* [Short task]: Please extract every line of the material below that contains the word "jumpsuit", copying each line in full. Only matches with the same capitalization count.

----------

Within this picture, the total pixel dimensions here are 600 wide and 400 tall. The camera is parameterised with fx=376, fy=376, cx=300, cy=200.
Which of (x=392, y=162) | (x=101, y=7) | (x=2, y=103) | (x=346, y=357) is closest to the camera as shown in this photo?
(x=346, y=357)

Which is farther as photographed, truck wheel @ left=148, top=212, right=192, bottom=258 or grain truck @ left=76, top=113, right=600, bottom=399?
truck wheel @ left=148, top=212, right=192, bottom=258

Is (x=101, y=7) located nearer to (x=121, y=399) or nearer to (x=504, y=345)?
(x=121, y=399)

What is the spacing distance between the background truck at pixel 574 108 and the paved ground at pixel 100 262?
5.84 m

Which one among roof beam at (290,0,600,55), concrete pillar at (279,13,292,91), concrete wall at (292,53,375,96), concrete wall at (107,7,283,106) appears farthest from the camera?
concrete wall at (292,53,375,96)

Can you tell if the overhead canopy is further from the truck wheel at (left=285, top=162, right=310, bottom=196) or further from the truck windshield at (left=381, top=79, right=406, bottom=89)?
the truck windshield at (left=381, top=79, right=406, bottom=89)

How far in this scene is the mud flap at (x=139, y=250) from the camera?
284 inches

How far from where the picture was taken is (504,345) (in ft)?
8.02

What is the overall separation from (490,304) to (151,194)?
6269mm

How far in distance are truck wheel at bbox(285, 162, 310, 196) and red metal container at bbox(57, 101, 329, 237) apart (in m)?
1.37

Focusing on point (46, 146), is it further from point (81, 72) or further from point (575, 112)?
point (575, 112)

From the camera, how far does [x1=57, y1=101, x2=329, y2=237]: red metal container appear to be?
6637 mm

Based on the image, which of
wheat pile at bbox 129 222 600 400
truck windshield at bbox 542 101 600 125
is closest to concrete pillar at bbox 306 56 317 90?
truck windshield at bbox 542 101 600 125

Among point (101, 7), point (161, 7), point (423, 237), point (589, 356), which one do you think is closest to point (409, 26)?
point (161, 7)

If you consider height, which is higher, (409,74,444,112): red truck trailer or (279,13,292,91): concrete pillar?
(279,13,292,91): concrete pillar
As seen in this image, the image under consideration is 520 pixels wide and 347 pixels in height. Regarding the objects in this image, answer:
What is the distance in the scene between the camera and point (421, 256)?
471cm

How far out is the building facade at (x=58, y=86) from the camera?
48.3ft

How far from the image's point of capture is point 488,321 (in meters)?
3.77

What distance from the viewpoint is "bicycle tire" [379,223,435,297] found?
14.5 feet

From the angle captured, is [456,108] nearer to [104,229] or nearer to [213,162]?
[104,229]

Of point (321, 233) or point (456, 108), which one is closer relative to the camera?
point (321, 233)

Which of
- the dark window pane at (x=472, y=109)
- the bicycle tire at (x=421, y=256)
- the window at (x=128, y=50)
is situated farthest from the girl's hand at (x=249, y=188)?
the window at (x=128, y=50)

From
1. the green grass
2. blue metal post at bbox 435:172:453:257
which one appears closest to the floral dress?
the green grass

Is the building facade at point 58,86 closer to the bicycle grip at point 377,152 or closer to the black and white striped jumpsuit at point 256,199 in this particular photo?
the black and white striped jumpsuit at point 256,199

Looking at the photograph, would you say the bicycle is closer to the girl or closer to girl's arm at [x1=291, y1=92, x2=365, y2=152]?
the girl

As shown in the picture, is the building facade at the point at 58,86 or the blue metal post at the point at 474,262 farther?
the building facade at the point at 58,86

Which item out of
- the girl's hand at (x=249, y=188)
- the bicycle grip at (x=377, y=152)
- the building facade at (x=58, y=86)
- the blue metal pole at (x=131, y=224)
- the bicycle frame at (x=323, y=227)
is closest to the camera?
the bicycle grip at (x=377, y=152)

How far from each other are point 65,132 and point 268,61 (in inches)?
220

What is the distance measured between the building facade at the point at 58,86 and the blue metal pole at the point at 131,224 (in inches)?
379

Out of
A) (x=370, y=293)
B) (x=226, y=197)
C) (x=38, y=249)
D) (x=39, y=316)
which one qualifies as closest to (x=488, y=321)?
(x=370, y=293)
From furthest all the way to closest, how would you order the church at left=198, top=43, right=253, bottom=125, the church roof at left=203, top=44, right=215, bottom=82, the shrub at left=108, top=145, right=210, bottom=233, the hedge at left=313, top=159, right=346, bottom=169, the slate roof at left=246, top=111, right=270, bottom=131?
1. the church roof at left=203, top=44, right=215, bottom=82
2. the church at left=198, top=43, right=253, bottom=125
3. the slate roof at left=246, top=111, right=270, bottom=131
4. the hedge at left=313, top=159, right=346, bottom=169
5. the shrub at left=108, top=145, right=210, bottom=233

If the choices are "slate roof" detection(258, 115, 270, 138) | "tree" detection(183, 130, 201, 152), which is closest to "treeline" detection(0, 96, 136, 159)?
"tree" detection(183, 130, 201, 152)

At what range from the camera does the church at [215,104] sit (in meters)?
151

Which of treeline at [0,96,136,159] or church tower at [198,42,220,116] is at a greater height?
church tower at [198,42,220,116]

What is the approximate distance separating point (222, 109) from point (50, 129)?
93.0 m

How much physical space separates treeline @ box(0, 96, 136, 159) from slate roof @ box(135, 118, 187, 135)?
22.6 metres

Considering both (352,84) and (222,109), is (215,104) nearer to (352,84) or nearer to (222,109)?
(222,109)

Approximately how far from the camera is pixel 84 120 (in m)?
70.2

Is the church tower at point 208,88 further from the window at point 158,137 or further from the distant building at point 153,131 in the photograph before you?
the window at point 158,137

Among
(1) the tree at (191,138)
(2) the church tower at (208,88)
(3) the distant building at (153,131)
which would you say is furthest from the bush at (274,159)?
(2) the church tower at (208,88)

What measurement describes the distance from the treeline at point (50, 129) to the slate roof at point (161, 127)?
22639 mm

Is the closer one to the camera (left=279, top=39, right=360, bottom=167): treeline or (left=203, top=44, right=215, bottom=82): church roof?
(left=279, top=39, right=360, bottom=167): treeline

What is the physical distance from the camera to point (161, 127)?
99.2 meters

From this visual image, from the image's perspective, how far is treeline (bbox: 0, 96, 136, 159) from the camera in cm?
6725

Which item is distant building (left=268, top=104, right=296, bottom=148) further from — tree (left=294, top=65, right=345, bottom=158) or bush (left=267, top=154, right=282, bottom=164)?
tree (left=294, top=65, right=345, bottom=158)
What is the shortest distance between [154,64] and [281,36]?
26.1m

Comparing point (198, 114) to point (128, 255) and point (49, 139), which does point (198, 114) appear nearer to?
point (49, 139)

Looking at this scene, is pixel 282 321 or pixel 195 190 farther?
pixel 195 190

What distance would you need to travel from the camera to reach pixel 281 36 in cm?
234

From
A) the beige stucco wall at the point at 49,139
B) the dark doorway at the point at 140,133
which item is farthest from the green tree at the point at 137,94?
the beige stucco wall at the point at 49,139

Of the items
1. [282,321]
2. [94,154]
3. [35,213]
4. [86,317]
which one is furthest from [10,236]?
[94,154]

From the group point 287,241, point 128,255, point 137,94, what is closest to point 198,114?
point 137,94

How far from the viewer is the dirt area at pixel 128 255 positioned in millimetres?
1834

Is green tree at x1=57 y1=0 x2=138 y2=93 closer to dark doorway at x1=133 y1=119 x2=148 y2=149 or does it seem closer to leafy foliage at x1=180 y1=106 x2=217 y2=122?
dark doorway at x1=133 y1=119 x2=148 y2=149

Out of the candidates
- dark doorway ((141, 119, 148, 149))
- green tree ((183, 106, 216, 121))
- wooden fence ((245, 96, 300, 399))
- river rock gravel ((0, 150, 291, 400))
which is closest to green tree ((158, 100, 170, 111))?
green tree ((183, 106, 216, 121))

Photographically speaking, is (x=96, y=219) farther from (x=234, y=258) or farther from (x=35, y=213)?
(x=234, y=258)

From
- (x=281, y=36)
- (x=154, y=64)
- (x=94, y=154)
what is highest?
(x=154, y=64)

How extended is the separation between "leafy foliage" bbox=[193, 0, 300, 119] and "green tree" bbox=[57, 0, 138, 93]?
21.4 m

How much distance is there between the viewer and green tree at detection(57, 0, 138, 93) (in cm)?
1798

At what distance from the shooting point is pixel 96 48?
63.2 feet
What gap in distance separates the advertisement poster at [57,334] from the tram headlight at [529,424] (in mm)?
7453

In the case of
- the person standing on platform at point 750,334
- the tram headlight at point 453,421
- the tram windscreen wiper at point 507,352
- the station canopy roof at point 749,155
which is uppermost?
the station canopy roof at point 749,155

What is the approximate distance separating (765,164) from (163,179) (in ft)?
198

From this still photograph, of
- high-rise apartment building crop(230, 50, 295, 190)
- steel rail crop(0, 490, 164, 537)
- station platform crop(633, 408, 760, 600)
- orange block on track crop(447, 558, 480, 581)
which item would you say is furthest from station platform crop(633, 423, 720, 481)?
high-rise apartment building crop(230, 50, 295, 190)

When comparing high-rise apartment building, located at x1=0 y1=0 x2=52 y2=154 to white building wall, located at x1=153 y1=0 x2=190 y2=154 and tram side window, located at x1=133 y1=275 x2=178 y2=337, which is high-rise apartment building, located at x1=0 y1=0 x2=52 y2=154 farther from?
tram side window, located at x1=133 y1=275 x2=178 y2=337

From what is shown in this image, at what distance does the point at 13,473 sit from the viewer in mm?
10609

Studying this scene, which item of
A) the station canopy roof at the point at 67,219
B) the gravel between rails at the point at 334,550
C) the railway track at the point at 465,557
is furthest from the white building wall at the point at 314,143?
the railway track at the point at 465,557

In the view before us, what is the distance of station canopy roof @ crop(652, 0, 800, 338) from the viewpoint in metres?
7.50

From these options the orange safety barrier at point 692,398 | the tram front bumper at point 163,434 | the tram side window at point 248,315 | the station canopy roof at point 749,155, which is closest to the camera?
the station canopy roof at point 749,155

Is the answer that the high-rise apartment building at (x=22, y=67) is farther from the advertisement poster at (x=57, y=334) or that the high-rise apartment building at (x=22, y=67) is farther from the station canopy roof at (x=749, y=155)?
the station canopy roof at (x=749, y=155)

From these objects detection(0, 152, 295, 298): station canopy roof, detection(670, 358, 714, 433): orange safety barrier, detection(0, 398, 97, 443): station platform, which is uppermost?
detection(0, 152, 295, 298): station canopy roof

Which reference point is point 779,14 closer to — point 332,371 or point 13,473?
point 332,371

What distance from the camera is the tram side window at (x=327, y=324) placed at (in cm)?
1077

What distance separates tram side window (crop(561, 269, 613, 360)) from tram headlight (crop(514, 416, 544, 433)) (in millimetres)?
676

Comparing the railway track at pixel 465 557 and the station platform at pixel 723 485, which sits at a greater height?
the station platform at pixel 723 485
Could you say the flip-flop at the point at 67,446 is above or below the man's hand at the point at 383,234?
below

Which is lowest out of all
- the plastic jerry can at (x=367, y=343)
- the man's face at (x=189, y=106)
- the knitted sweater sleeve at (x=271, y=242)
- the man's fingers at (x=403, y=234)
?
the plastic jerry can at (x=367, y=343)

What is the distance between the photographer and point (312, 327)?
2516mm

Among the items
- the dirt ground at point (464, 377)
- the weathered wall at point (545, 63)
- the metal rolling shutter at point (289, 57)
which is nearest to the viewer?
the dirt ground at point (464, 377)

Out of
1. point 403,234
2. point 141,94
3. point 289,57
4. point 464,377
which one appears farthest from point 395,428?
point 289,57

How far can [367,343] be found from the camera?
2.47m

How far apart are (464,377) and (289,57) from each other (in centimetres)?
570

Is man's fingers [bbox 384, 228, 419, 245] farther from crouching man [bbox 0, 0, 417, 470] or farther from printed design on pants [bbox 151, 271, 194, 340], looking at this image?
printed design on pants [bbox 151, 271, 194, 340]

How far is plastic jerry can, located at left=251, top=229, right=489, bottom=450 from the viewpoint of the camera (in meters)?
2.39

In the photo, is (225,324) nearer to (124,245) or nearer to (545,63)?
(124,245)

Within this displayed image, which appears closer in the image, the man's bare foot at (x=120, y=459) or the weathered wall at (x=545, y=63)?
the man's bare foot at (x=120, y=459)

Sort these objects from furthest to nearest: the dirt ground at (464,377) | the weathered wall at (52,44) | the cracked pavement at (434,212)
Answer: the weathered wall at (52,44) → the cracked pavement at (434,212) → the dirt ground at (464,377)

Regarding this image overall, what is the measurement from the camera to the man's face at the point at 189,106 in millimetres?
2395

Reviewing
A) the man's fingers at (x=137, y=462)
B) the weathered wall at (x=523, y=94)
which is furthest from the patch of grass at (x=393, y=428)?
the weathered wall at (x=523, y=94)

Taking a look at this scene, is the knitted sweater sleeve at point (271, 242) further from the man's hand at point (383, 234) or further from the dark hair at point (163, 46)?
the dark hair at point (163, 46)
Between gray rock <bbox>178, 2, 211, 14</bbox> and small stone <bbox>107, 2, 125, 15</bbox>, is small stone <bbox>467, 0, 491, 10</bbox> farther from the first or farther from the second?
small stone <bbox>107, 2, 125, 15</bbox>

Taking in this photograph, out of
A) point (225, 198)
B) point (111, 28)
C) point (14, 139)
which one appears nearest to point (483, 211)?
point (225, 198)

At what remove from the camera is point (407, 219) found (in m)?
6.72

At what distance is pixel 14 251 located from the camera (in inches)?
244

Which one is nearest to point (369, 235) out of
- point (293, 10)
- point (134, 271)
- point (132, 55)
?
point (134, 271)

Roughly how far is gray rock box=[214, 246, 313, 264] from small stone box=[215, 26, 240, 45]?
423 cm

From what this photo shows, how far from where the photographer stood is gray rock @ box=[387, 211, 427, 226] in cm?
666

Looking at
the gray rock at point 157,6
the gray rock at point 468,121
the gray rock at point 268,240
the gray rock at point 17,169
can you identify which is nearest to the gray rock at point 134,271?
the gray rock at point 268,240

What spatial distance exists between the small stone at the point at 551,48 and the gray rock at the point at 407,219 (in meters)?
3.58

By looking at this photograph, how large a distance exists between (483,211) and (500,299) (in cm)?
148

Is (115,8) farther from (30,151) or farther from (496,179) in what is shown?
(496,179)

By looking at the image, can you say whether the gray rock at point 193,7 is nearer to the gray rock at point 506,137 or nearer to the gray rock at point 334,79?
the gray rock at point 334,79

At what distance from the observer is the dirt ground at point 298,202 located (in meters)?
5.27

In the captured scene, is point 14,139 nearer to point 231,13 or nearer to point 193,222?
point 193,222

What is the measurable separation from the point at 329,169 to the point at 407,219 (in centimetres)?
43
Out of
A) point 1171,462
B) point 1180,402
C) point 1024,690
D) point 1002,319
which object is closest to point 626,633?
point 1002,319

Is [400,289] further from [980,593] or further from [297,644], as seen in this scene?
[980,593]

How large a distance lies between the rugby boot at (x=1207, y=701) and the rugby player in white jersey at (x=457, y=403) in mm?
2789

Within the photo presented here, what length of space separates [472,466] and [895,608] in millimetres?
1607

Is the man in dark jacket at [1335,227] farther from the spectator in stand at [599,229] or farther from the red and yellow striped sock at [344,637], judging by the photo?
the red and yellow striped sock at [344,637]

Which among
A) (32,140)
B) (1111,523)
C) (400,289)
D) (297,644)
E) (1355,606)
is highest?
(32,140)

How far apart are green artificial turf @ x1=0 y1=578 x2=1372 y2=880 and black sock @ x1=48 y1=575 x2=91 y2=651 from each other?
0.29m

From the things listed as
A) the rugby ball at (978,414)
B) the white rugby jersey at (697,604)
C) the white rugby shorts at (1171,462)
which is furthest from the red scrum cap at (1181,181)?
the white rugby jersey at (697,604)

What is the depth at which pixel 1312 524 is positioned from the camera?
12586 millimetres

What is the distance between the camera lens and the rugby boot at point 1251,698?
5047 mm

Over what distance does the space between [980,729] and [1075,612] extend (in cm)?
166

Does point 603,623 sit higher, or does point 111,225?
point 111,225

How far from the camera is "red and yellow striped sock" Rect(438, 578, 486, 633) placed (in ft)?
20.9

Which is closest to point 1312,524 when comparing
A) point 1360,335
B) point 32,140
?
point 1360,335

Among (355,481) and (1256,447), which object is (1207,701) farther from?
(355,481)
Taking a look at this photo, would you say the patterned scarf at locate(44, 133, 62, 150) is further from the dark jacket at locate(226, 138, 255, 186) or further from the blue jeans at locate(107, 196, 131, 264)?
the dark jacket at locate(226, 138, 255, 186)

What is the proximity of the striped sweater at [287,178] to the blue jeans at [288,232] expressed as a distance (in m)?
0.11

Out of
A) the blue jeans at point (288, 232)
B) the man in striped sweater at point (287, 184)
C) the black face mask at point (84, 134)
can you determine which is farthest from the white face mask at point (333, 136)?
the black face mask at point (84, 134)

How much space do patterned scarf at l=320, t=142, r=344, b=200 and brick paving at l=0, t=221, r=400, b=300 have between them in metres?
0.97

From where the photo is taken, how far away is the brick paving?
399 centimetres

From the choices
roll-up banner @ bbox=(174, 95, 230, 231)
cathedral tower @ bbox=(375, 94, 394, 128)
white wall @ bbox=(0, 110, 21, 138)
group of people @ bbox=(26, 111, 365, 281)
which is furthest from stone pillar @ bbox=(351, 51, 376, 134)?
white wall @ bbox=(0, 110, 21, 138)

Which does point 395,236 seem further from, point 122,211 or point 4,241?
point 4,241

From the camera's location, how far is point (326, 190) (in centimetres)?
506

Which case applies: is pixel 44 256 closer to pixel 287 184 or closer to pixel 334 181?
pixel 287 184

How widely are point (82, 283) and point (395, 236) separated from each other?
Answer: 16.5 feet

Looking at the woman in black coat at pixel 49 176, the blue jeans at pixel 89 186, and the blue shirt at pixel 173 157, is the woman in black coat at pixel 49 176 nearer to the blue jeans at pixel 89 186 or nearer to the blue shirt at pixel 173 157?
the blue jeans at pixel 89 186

----------

* [Result below]:
Is the building facade at point 58,86 closer to the bicycle grip at point 377,152 or closer to the black and white striped jumpsuit at point 256,199 in this particular photo?
the black and white striped jumpsuit at point 256,199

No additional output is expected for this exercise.